* **TO BE DONE**: Would you output the lines from the one with "How far from the camera lens" through the last line of the material below, exactly, but without pictures?

* **RECORDS FOR THE EXERCISE**:
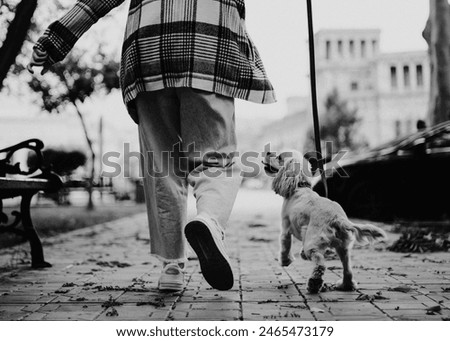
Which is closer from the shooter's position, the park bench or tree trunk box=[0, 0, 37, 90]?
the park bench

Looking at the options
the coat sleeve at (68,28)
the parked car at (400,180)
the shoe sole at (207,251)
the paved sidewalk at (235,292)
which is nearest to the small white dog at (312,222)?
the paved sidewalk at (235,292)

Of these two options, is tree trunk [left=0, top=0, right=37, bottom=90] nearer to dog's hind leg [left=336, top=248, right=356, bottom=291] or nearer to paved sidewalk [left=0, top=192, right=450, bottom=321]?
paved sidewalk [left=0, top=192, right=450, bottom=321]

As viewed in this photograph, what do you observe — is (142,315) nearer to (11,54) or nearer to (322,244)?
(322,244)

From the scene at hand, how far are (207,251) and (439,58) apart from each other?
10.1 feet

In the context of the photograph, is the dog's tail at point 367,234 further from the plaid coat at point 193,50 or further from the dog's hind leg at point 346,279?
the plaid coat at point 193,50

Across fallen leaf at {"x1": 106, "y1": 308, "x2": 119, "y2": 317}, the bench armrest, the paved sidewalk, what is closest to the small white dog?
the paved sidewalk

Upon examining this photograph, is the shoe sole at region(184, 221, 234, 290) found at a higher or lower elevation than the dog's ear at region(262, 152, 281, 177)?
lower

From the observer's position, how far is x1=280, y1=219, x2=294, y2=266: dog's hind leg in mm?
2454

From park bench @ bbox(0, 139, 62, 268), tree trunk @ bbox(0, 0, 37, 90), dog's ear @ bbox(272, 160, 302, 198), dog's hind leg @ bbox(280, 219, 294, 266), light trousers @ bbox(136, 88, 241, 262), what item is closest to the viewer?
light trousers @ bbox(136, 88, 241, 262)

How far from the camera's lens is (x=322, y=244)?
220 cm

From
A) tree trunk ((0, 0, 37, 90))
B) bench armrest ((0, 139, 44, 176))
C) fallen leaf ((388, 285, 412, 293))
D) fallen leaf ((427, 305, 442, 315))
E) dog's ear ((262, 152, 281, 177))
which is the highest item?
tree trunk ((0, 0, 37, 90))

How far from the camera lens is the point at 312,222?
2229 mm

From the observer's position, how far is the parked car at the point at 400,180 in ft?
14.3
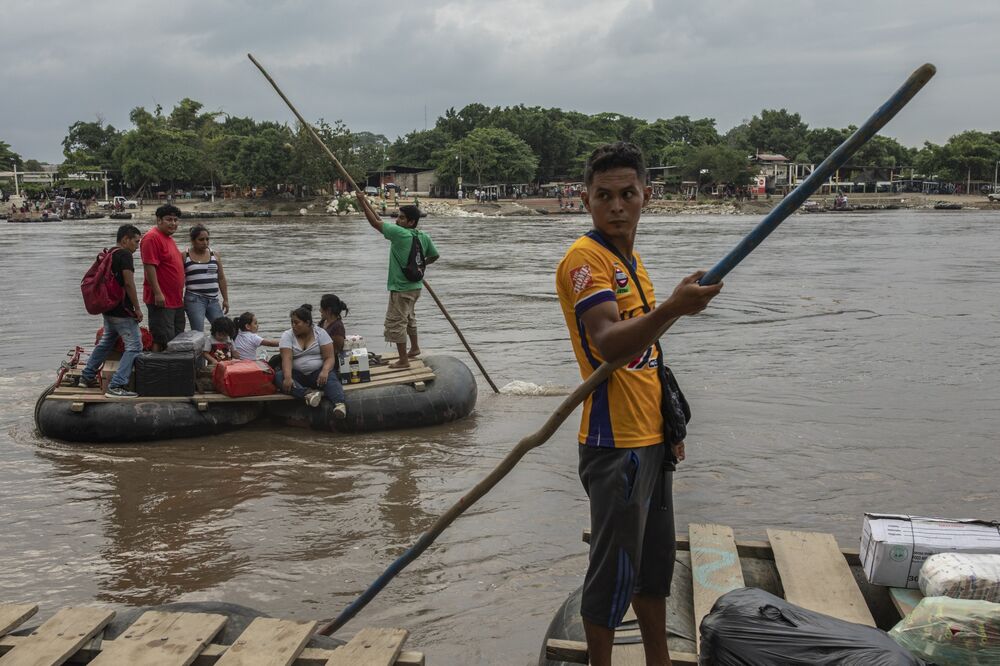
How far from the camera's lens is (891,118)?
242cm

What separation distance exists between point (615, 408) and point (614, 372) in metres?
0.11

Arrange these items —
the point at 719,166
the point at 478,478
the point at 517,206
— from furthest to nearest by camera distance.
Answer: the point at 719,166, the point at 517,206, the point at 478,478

* **CORRECT RESULT**:
How far from the camera lens is the point at 312,222?
2229 mm

From the observer's position, how far is the parked car at the point at 400,180 in ft?
14.3
How far from the camera's lens is (891,118)?
242cm

What separation distance exists between point (615, 408) and point (614, 372) in metres?
0.11

Arrange these items —
the point at 719,166
the point at 478,478
the point at 517,206
— from furthest to nearest by camera distance.
Answer: the point at 719,166, the point at 517,206, the point at 478,478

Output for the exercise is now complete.